Il responsabile della Comunità di
Capodarco sostiene altresì che «con uno sguardo distaccato, ma sufficientemente lucido, non è
difficile capire che il mondo assistenziale odierno
conserva tutte le caratteristiche di debolezza e instabilità».
Albanesi critica
quindi la scelta gestionale asserendo che «l’approccio
caratteristico della gestione dei servizi non ha portato a leggere i fenomeni
di sofferenza sociale con l’occhio alle cause e alla loro rimozione» per
cui anche se «moltissime leggi, nel
frattempo, sono state scritte e pubblicate» emerge che «in nessun territorio si sa con certezza qual è lo zoccolo duro della
risposta sociale e quali gli attori preposti alla realizzazione: appalti,
convenzioni, pubblico, semipubblico sono diventate modalità senza logica e
senza costrutto».
Il responsabile della Comunità di
Capodarco di Fermo si chiede
inoltre «a che punto è la politica
sociale in Italia» sostenendo quanto segue: «La sensazione che abbiamo è che stiamo
regredendo, e anche velocemente. (…) I problemi sono
stati affrontati per slogan legislativi: tossicodipendenza, immigrazione,
prostituzione, carcere. Importante era rassicurare la
popolazione» con la conseguenza che «in
genere si rimandano alle amministrazioni locali le incombenze di
politica sociale».
Le riflessioni di Giacomo Panizza
Secondo Giacomo Panizza, coordinatore della Comunità Progetto
Sud di Lamezia Terme (4), per intervenire in modo
adeguato per contrastare l’emarginazione dei più deboli «occorre smascherare il bluff di chi opera pensando di contrastare e
superare il disagio considerandolo in sé e per sé, come fosse un’area o una
cosa o un problema circoscrivibile, isolandolo dai contesti e dai molteplici
fattori umani, culturali, economici, sociali, etnici, informativi, psicologici
e così via, che invece entrano in gioco a provocarlo e ridurlo» dichiarando
che «ci sono utili idioti persuasi di poter
curare il disagio delle persone individuandolo in esse, “curando” certe loro
parti cosiddette malate; ci sono anche utili idioti che pensano di sanare certi
disagi sociali stigmatizzandoli in categorie sociali e recintandoli in servizi
apposta per loro che sanno di “fabbriche, scuole e prigioni”, ma relegando “i
disagiati”, le persone concrete in contenitori dell’abbandono chiamati case
della salute o comunità o gruppi-famiglia o con altri eufemismi agendo un controllo sociale legalizzato e remunerato».

§ **Dati forniti**
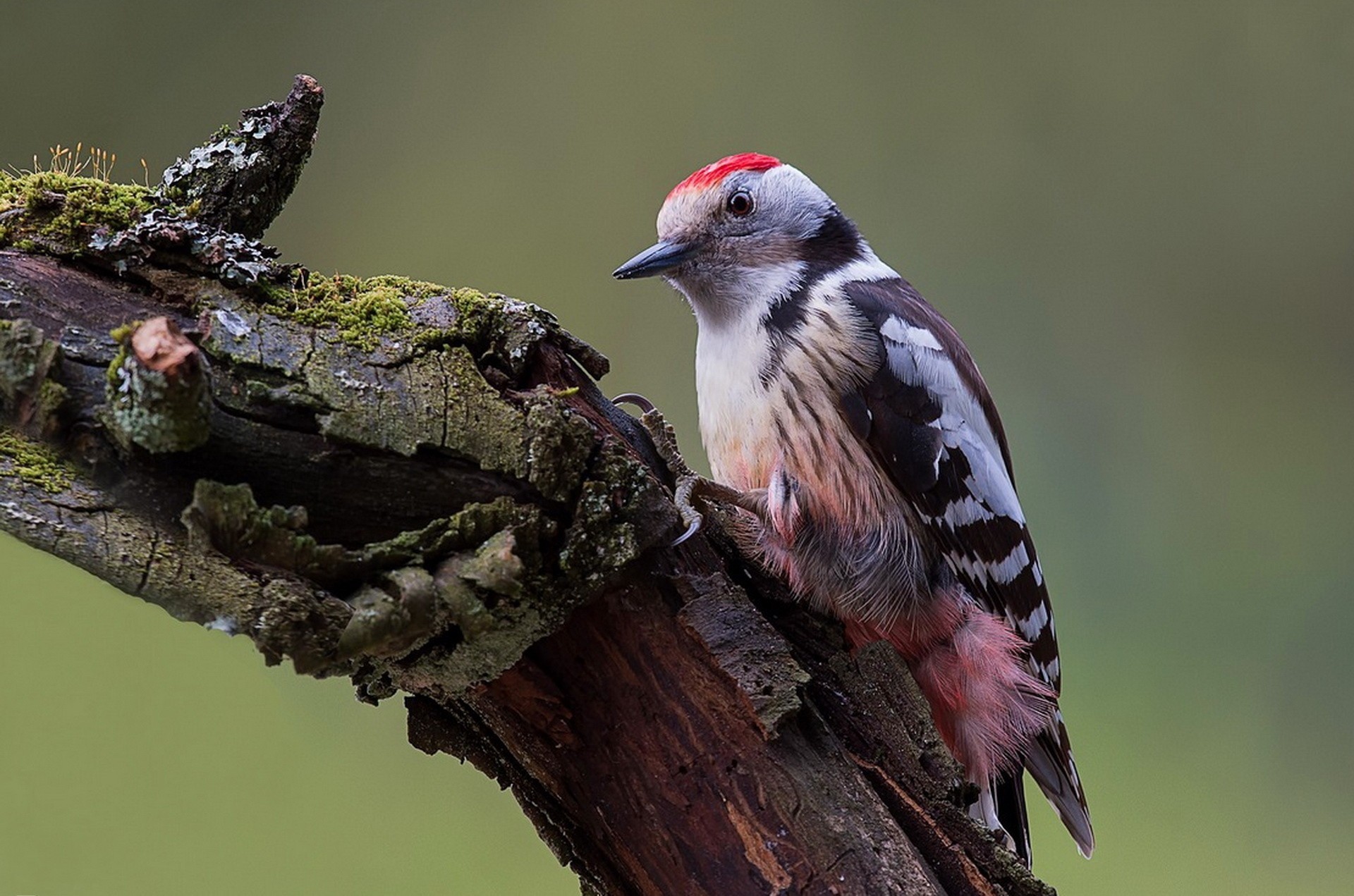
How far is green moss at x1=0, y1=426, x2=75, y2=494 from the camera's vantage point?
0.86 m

--

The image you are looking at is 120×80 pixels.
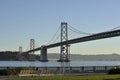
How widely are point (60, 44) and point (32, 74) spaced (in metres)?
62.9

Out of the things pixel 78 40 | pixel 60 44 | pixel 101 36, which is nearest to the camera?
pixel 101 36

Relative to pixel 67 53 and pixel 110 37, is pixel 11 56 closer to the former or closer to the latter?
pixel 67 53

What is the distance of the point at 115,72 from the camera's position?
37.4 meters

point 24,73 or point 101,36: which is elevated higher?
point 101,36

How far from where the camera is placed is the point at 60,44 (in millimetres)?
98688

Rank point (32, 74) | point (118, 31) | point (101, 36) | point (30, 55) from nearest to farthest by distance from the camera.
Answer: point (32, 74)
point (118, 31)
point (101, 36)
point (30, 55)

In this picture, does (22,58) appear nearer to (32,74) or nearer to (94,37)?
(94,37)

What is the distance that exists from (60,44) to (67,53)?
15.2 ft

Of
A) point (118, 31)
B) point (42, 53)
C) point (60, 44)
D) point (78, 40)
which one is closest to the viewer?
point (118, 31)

§ **Compiti richiesti**
1) Nel testo sulla politica sociale, quale incarico ricopre Giacomo Panizza?
2) Scrivi il seguito del testo sulla politica sociale, partendo subito dopo la sua ultima frase.

§ **Risultati per compito**
1) È il coordinatore della Comunità Progetto Sud di Lamezia Terme.

2)
Per quanto attiene al terzo
settore, secondo Panizza «è destinato a produrre nessun cambiamento utile alla gente,
all’uguaglianza e alla democrazia se permane nell’alveo tecnico specialistico
di servizi in se stessi di qualità ma senza ricadute di coesione sociale e di
mutamento solidale tra persone e società, istituzioni e raggruppamenti sociali»
e che «sarebbe anche ora di finirla
con il supportare mestieranti del lavoro sociale dedicati alla cura del
disagio, remunerato o gratuito, svenduti al Comune o alla cooperativa senza
capacità di costruire alternative alla vita delle
persone prese in carico».
Le proposte del Movi, di Albanese
e di Panizza
Riportiamo le proposte
alternative avanzate dai soggetti interessati in merito alle autocritiche sopra
riferite.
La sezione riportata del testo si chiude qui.